Now we've opened up the output to a wide variety of open-ended domains: natural languages, programming languages, images and videos. Since the output domain is inherently subjective, it's hard to get a good handle on their usefulness, let alone getting people to agree on that. Hence the never-ending discourse around them.
Nicely said, I'm going to borrow some language here. I've talked a little to my coworkers about how it's possible the future of SWE looks more like "build a complex system with AI and test it to death to make sure it fits inside the performance envelope you require".
This seems to me patently absurd, because LLMs are not part of the probabilistic environment of the domain you're engineering; rather, you're injecting new probabilistic inputs into your system. That seems to me to be a wholly different category, and wildly misrepresents how an engineer is supposed to operate and think.

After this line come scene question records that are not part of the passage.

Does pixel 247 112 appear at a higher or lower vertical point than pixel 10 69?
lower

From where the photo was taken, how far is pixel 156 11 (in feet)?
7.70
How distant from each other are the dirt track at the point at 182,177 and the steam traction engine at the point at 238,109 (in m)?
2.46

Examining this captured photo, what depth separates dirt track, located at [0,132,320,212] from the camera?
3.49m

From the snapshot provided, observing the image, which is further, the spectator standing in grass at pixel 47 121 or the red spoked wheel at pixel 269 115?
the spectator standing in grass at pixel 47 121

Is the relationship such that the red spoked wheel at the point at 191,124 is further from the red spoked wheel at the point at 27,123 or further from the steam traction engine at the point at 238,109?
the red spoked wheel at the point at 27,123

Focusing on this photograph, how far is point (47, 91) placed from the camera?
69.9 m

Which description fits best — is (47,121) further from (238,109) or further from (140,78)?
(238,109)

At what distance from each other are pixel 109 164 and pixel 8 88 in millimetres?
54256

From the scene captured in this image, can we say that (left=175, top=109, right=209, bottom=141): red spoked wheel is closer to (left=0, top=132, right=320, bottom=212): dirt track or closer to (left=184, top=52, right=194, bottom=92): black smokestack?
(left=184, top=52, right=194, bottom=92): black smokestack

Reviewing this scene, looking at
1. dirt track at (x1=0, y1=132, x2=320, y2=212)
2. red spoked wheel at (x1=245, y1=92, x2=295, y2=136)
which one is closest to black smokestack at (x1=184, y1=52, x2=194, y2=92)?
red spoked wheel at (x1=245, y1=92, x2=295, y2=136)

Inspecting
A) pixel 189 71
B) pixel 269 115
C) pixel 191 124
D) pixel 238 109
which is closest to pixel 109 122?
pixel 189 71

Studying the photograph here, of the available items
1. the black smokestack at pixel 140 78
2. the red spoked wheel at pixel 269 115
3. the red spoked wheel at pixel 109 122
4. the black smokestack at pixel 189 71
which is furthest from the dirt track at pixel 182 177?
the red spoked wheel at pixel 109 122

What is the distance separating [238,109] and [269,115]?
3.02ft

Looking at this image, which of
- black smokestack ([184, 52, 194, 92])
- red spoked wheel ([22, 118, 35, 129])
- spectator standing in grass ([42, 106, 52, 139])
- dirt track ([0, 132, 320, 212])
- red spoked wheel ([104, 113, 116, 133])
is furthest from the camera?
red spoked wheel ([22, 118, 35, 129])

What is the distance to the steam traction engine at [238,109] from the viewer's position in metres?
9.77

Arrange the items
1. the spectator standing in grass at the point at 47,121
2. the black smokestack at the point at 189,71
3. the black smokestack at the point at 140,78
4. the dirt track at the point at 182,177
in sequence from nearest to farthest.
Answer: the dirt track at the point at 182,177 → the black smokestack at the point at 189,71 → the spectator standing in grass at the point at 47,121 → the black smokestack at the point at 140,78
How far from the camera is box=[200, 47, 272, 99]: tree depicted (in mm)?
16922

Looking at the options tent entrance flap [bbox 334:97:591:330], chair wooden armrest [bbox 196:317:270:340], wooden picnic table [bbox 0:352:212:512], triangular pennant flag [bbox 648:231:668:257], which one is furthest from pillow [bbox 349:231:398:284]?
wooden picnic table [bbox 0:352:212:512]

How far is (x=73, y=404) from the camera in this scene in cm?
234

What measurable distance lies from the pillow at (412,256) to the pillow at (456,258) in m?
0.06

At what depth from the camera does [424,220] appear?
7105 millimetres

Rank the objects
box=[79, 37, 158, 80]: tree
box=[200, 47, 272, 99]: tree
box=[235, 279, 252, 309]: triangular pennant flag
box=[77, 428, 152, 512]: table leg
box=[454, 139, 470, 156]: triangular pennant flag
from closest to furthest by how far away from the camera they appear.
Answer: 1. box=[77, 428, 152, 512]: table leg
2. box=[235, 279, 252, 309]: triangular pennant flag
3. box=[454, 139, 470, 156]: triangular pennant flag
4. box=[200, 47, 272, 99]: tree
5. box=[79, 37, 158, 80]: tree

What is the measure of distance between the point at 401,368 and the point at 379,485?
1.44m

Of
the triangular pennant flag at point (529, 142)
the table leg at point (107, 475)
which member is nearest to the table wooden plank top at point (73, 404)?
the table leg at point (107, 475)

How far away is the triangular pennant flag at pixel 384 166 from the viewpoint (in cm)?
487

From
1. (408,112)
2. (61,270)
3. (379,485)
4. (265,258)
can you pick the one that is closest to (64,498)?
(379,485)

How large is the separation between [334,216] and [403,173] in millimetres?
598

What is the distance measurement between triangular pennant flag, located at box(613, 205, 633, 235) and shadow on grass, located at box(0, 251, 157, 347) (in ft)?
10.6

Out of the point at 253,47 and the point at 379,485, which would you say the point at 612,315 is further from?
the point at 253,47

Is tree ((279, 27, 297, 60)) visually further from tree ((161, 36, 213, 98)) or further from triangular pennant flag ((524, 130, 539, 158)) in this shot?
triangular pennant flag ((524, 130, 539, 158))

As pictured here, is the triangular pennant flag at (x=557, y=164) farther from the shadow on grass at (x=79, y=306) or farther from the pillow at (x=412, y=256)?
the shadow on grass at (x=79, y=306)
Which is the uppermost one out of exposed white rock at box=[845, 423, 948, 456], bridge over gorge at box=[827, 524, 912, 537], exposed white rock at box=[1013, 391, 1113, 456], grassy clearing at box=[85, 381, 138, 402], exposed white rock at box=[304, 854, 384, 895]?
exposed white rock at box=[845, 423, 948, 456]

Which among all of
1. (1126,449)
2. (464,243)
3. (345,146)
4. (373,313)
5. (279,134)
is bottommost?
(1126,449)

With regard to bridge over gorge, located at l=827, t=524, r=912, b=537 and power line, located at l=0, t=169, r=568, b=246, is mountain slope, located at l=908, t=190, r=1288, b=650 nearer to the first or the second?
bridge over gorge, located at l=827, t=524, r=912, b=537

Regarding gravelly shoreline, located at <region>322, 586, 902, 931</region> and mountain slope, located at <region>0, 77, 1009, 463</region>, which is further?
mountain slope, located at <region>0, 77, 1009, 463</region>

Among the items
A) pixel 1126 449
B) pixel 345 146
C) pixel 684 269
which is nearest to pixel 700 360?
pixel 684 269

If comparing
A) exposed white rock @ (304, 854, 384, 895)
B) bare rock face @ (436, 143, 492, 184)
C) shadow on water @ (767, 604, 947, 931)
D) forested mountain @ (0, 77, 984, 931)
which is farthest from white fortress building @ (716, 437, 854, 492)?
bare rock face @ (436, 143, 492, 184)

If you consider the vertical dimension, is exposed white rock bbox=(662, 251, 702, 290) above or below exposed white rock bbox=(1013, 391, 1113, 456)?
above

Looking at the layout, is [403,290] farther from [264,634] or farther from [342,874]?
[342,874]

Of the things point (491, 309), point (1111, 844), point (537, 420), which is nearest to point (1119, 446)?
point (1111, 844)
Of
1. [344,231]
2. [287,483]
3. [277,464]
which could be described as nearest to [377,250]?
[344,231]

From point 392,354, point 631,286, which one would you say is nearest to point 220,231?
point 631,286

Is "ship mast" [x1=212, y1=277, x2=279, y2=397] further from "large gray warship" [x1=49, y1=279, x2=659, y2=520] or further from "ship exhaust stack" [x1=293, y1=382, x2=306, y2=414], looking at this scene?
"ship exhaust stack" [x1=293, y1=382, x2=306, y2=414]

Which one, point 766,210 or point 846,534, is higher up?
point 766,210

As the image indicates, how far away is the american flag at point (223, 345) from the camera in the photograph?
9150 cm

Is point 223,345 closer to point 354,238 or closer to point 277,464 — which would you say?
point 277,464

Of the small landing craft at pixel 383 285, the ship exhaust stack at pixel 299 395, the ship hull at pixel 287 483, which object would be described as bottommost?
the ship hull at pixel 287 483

> "because LLMs are not part of the probabilistic environment of the domain you're engineering; rather, you're injecting new probabilistic inputs into your system"
You do this as a process engineer also. You don't have to have a human operator inserting the stator into the motor housing, you could have a robot do it (it would cost a lot more) and be a lot more deterministic.
After the stator is in the housing you don't need to have a human operator close it using a hand tool. You could do it robotically in which case the odds of failure are much lower. That also costs a lot.
You choose to insert probabilistic components into the system because you've evaluated the tradeoffs around it and decided it's worth it.
Likewise you could do sentiment analysis of a restaurant review in a non-probabilistic manner - there are many options! But you choose a probabilistic ML model because it does a better job overall and you've evaluated the failure modes.
These things really aren't that different.
> "When you consider that classical engineers are responsible for the correctness of their work"
Woah hang on, I think this betrays a severe misunderstanding of what engineers do.
FWIW I was trained as a classical engineer (mechanical), but pretty much just write code these days. But I did have a past life as a not-SWE.
Most classical engineering fields deal with probabilistic system components all of the time. In fact I'd go as far as to say that inability to deal with probabilistic components is disqualifying from many engineering endeavors.
Process engineers for example have to account for human error rates. On a given production line with humans in a loop, the operators will sometimes screw up. Designing systems to detect these errors (which are highly probabilistic!), mitigate them, and reduce the occurrence rates of such errors is a huge part of the job.
Likewise even for regular mechanical engineers, there are probabilistic variances in manufacturing tolerances. Your specs are always given with confidence intervals (this metal sheet is 1mm thick +- 0.05mm) because of this. All of the designs you work on specifically account for this (hence safety margins!). The ways in which these probabilities combine and interact is a serious field of study.
Software engineering is unlike traditional engineering disciplines in that for most of its lifetime it's had the luxury of purely deterministic expectations. This is not true in nearly every other type of engineering.
If anything the advent of ML has introduced this element to software, and the ability to actually work with probabilistic outcomes is what separates those who are serious about this stuff vs. demoware hot air blowers.